**PASSAGE**
(Photo used with permission of Wikimedia Commons.)
For the most part, those who worked in Italian exploitation filmmaking during its '70s/'80s heyday weren't huge names to anyone outside of a circle of staunch genre admirers. Sure, you had Mario Bava, Lucio Fulci and Dario Argento - bona fide auteurs whose brands rang out within larger collections of cult film fans. But Sergio(s) Martino and Corbucci, Antonio Margheriti, and Enzo Castellari were writer/directors who better exemplified the blue collar nature of the nation's cheap thrill factory. Most of the directors who maintained legitimate careers were the very definition of "workmen", jumping genres and chasing trends, just so they could manage a respectable level of employability, all while honing their craft with each jangly, moody, hyper-violent picture.
However, none were as committed to upholding Italy's image as the shlock capital of the world quite like Umberto Lenzi, who minted era-specific masterworks in nearly every subclassification of the Italo-explo scene. Following a brief stint studying law before immersing himself in film at the Centro Sperimentale di Cinematografica (where he shot shorts based on the writings of Pasolini), Lenzi cut his teeth working in the Greek film industry, completing one still unreleased picture (Vacanze ad Atene ['58]). Fantasy and costumed dramas like Samson and the Slave Queen ('63) and The Invincible Masked Rider ('64) were added to his resume during his earliest days as an entertainer; populist B-Movies meant for budget matinees.

**EXERCISE GOAL**
Repeat the passage above on Italian exploitation filmmaking from "For the most" up to and including "moody, hyper-violent picture.", swapping "heyday" for "prime".

**SUPPLIED ENTRIES**
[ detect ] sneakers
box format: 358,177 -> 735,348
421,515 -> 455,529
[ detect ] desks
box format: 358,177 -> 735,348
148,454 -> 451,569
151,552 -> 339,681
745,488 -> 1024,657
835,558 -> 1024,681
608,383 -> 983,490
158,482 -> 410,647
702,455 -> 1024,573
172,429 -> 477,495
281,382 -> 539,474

**ANSWER TO THIS PROBLEM**
For the most part, those who worked in Italian exploitation filmmaking during its '70s/'80s prime weren't huge names to anyone outside of a circle of staunch genre admirers. Sure, you had Mario Bava, Lucio Fulci and Dario Argento - bona fide auteurs whose brands rang out within larger collections of cult film fans. But Sergio(s) Martino and Corbucci, Antonio Margheriti, and Enzo Castellari were writer/directors who better exemplified the blue collar nature of the nation's cheap thrill factory. Most of the directors who maintained legitimate careers were the very definition of "workmen", jumping genres and chasing trends, just so they could manage a respectable level of employability, all while honing their craft with each jangly, moody, hyper-violent picture.